§ RECORDS PROVIDED:
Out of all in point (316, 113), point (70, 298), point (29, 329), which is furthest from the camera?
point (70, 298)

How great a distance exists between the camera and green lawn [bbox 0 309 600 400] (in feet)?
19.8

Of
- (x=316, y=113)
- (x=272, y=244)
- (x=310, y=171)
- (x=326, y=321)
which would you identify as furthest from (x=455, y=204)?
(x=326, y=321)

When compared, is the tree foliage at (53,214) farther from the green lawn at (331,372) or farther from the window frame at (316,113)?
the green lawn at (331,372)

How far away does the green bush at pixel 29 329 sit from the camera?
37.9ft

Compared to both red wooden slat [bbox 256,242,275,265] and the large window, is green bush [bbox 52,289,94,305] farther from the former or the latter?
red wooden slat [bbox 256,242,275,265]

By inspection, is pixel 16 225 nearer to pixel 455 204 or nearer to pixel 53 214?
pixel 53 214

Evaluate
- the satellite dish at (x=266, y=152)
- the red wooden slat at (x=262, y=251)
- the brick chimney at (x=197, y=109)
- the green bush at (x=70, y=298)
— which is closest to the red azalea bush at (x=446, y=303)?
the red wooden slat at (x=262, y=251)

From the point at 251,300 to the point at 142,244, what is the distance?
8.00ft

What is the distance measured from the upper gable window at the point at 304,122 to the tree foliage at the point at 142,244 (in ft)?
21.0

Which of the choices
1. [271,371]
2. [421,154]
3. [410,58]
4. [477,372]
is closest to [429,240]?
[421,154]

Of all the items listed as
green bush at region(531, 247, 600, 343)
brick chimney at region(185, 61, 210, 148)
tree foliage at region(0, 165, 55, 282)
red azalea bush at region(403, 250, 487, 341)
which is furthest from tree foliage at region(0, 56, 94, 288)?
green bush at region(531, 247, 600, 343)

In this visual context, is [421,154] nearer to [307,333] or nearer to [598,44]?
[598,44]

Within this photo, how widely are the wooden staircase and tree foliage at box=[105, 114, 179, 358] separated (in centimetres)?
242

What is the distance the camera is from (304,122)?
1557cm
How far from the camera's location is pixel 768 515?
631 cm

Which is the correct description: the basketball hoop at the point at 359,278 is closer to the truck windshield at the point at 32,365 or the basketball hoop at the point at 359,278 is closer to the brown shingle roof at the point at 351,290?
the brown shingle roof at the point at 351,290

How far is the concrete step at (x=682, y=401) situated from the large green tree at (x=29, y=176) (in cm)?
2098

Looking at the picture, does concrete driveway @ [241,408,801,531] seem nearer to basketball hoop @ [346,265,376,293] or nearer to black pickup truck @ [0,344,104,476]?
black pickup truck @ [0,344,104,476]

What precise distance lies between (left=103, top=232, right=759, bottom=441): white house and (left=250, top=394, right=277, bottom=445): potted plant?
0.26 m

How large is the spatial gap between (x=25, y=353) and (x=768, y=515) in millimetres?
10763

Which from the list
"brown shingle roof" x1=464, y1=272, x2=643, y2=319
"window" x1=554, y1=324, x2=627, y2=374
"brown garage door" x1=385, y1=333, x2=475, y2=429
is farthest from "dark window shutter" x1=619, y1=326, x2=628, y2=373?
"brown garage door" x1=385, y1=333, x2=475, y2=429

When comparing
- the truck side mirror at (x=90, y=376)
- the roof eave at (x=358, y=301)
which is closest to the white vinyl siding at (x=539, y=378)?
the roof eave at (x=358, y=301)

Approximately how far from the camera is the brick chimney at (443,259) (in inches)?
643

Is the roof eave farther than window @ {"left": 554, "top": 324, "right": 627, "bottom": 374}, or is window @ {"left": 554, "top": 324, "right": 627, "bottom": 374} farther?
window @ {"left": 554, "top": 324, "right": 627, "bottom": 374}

§ DIRECTION: Copy the records word for word, starting at the line that contains "Approximately how far" and ending with the last line of the records.

§ RESPONSE TO THIS TASK:
Approximately how far from the camera is the brick chimney at (443,259) (in inches)?
643

Is the roof eave farther than window @ {"left": 554, "top": 324, "right": 627, "bottom": 374}, or is window @ {"left": 554, "top": 324, "right": 627, "bottom": 374} farther?
window @ {"left": 554, "top": 324, "right": 627, "bottom": 374}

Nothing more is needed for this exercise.